━━ SELECTED PASSAGE ━━
# Sponsoring a stepchild? HELP



## expatdj (Apr 4, 2013)

Hi Everyone
Is it possible to sponsor a stepchild? We are moving from Kuwait to Dubai in July and my husband wishes to sponsor my daughter. We have changed her name by deed poll and will have a passport that has her new family name. We also have a document that shows agreement by the father that he agrees to her living overseas. We are British incidentally. 

Has anyone had any experience in sponsorship of a stepchild? What documents are required to do this? I will have her birth certificate attested, along with the father's agreement letter. Is there anything else needed and most importantly can it be done? We had a nightmare in Kuwait and I sponsored her with my job. However I don't plan to work in Dubai. I want to have all the necessary paperwork before we arrive in Dubai. I have searched the web, called the DNRB but have no answers as yet.

Can anyone advise us if this is possible? I read threads from 2010 of a stepchild sponsorship where the child changed their name at age 10 but was now 21. I wanted to know if there is any up to date information on this subject. Please let me know if you can or who we can call to ask.

Thanks in advance

DJ

Your advice is welcomed.


----------



## XDoodlebugger (Jan 24, 2012)

expatdj said:


> Hi Everyone
> Is it possible to sponsor a stepchild? We are moving from Kuwait to Dubai in July and my husband wishes to sponsor my daughter. We have changed her name by deed poll and will have a passport that has her new family name. We also have a document that shows agreement by the father that he agrees to her living overseas. We are British incidentally.
> 
> Has anyone had any experience in sponsorship of a stepchild? What documents are required to do this? I will have her birth certificate attested, along with the father's agreement letter. Is there anything else needed and most importantly can it be done? We had a nightmare in Kuwait and I sponsored her with my job. However I don't plan to work in Dubai. I want to have all the necessary paperwork before we arrive in Dubai. I have searched the web, called the DNRB but have no answers as yet.
> ...


I just had one of my people do this, the attested letter from the father was the thing they needed out of the ordinary.
━━━
━━ SOURCE INFORMATION ━━
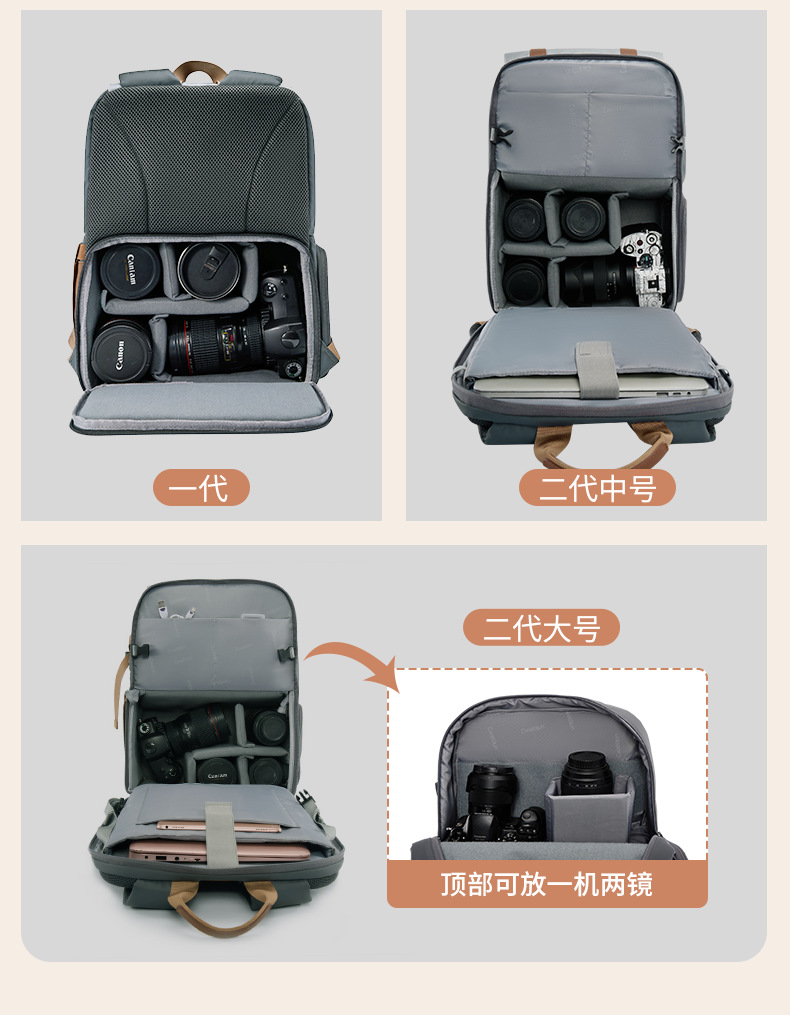 Canon

Canon

一代

二代中号

二代大号

顶部可放一机两镜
━━━
** WHAT YOU NEED TO DO **
A. In the stepchild sponsorship thread, which document did the reply say was the one thing needed out of the ordinary?
B. Write the next part of the stepchild sponsorship thread, picking up after its final post.

** RESPONSES TO THE TASKS **
A. The attested letter from the father.

B.
----------



## expatdj (Apr 4, 2013)

Hi XDoodle******
Thanks for you reply. I have the no objection letter ready but I wondered if you had the document attested by UAE embassy before entering the country? Previously I had documents legalised by FCO in the UK when we moved to Kuwait. However, I understand that many documents need legalising at the UAE embassy in London before I arrive in Dubai. Can you shed some light on this?
You say one of your people just do this, was this an employee of yours? Sorry for all the questions I just want to ensure I come armed with all documents I need to arrange our daughters residency smoothly.  Thanks in advance for your help.
Expatdj


----------



## XDoodlebugger (Jan 24, 2012)

expatdj said:


> Hi XDoodle******
> Thanks for you reply. I have the no objection letter ready but I wondered if you had the document attested by UAE embassy before entering the country? Previously I had documents legalised by FCO in the UK when we moved to Kuwait. However, I understand that many documents need legalising at the UAE embassy in London before I arrive in Dubai. Can you shed some light on this?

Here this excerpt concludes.